Persistent activity observed during delayed-response tasks for spatial working memory (Funahashi et al., ) has commonly been modeled by recurrent networks whose dynamics is described as a bump attractor (Compte et al., ). We examine the effects of interareal architecture on the dynamics of bump attractors in stochastic neural fields. Lateral inhibitory synaptic structure in each area sustains stationary bumps in the absence of noise. Introducing noise causes bumps in individual areas to wander as a Brownian walk. However, coupling multiple areas together can help reduce the variability of the bump's position in each area. To examine this quantitatively, we approximate the position of the bump in each area using a small noise expansion that also assumes weak amplitude interareal projections. Our asymptotic results show the motion of the bumps in each area can be approximated as a multivariate Ornstein–Uhlenbeck process. This shows reciprocal coupling between areas can always reduce variability, if sufficiently strong, even if one area contains much more noise than the other. However, when noise is correlated between areas, the variability-reducing effect of interareal coupling is diminished. Our results suggest that distributing spatial working memory representations across multiple, reciprocally-coupled brain areas can lead to noise cancelation that ultimately improves encoding.
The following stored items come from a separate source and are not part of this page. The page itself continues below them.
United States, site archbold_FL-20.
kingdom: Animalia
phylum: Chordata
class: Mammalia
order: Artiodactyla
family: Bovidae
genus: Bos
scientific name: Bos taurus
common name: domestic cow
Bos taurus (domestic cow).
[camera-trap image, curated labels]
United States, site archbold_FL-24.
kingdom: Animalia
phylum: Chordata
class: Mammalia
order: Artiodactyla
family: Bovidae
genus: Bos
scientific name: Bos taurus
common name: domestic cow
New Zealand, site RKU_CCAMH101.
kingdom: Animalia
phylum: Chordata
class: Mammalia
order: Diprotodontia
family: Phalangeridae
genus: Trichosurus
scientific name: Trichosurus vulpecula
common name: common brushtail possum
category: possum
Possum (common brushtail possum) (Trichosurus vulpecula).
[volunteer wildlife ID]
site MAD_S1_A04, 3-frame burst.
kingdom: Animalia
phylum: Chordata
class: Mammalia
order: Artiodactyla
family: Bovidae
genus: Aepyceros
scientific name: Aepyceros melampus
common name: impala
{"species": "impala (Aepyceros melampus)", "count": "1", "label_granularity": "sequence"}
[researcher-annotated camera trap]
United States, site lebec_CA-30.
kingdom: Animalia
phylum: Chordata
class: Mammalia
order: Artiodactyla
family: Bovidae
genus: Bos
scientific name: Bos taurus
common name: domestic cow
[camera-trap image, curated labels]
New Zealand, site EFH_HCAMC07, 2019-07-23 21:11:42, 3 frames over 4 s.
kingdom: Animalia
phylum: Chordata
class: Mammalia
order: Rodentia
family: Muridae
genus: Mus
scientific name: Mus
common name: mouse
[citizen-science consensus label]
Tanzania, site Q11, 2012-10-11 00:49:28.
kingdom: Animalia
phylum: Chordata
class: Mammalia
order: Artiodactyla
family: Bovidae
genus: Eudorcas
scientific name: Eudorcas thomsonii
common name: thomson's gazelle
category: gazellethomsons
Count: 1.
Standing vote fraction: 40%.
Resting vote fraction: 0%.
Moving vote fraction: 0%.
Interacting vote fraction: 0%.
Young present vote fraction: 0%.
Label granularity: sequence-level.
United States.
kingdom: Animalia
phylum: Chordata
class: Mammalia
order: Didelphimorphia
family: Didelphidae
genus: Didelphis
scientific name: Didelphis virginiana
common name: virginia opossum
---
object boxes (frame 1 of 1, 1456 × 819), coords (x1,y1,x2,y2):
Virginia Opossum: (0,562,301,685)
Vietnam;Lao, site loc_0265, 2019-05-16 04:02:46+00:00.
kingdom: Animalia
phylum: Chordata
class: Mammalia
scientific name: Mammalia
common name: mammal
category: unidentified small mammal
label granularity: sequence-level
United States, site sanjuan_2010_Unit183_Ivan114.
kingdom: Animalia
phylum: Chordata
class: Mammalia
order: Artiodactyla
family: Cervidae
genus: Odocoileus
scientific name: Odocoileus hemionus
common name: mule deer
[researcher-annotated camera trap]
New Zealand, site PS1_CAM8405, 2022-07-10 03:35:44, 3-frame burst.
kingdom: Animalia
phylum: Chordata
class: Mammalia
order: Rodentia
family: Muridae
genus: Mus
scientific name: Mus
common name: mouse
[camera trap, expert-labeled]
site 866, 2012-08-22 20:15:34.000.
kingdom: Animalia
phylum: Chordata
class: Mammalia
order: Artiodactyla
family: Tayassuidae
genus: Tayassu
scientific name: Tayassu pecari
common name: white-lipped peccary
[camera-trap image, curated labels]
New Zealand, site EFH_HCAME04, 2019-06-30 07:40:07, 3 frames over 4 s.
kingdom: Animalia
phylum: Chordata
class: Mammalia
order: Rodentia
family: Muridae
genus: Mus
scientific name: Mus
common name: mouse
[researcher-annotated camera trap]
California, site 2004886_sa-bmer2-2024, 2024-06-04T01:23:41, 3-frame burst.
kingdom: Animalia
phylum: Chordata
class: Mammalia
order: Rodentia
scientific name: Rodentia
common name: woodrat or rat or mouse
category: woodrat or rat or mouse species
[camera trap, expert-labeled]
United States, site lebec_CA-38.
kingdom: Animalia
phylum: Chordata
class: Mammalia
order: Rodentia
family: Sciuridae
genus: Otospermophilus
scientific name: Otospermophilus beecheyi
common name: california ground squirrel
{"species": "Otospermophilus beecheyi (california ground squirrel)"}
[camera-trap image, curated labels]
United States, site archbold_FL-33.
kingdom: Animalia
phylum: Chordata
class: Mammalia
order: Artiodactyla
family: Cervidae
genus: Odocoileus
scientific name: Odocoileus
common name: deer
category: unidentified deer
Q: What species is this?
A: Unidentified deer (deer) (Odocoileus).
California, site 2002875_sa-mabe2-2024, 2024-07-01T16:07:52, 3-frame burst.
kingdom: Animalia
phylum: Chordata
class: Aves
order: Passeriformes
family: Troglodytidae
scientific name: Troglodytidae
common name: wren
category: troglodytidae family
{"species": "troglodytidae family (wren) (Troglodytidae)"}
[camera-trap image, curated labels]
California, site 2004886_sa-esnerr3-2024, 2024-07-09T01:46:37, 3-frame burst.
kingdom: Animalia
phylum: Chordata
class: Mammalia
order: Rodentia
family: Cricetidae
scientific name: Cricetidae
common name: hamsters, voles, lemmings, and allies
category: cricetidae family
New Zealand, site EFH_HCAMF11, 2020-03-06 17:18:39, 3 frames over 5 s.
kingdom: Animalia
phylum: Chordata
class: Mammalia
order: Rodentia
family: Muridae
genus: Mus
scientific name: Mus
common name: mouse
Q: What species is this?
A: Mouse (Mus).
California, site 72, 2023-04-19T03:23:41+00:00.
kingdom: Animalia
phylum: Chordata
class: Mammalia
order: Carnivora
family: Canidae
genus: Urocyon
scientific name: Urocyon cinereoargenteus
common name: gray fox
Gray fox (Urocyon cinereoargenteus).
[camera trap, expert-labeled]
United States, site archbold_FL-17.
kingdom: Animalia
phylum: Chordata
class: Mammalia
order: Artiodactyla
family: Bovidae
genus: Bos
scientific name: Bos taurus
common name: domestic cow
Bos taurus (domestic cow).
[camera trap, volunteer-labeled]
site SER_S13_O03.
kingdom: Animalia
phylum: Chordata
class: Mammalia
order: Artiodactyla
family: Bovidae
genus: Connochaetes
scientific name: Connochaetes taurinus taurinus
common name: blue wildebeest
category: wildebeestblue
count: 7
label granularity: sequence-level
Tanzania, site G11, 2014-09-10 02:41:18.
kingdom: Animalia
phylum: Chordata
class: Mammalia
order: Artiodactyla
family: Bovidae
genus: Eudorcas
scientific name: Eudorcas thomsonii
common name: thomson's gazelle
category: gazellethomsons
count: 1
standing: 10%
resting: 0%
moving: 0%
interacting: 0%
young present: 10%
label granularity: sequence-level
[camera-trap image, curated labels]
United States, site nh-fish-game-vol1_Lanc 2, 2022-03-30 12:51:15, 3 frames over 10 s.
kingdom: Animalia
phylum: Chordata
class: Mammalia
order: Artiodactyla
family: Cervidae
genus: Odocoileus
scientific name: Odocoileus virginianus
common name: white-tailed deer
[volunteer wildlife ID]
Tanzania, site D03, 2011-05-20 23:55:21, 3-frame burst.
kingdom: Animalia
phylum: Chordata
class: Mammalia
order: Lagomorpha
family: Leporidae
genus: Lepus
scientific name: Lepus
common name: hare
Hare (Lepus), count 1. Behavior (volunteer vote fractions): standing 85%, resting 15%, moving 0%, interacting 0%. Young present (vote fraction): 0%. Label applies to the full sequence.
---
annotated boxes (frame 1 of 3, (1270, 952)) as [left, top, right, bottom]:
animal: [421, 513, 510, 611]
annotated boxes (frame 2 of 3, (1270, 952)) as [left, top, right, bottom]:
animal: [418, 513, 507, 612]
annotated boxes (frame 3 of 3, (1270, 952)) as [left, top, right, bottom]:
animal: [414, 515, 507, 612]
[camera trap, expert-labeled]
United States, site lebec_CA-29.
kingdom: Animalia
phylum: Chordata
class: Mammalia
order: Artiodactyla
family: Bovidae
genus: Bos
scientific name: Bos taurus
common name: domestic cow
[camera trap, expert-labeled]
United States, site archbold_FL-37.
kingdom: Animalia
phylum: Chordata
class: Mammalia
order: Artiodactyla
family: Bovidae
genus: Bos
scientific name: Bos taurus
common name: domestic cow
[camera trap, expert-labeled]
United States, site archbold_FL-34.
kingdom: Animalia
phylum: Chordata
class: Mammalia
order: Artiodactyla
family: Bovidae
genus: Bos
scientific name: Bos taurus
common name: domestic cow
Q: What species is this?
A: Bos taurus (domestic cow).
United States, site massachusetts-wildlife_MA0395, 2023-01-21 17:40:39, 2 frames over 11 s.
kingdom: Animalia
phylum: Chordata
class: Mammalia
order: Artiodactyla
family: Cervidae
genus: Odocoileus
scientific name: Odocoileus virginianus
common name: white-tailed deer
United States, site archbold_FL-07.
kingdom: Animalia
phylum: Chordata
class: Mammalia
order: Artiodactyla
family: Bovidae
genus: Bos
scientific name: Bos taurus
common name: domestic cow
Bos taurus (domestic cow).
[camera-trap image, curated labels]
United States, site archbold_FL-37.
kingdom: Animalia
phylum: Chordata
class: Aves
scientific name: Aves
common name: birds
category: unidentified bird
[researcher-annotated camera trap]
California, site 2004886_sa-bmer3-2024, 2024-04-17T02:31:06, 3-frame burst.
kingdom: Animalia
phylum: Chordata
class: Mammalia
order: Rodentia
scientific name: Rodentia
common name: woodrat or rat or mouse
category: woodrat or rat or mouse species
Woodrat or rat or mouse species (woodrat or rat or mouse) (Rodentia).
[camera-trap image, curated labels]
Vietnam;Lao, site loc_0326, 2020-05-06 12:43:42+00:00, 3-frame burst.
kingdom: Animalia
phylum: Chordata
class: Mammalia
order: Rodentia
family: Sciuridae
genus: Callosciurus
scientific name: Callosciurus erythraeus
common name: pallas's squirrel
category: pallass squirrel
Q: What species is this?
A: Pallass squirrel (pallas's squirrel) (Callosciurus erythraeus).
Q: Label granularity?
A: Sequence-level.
机译:在空间工作记忆的延迟响应任务过程中观察到的持续活动(Funahashi等人)通常由循环网络建模,其动态性被描述为颠簸吸引子(Compte等人)。我们研究了区域结构对随机神经场中凹凸吸引子动力学的影响。每个区域的侧向抑制性突触结构在没有噪声的情况下维持平稳的颠簸。引入噪音会导致单个区域的颠簸随着布朗步行而徘徊。但是,将多个区域耦合在一起可以帮助减少每个区域中凸块位置的变化。为了定量地检查这一点,我们使用一个小的噪声扩展来近似估计每个区域中凸块的位置,该噪声扩展还假设了幅度较小的区域间投影。我们的渐近结果表明,每个区域的颠簸运动可以近似为多变量Ornstein–Uhlenbeck过程。这表明,即使一个区域包含的噪声比另一个区域多得多,但区域之间的相互耦合始终可以减小可变性(如果足够强)。然而,当噪声在区域之间相关时,区域间耦合的降低可变性的作用减小。我们的结果表明,将空间工作记忆表示分布在多个相互耦合的大脑区域中会导致噪声消除,从而最终改善编码。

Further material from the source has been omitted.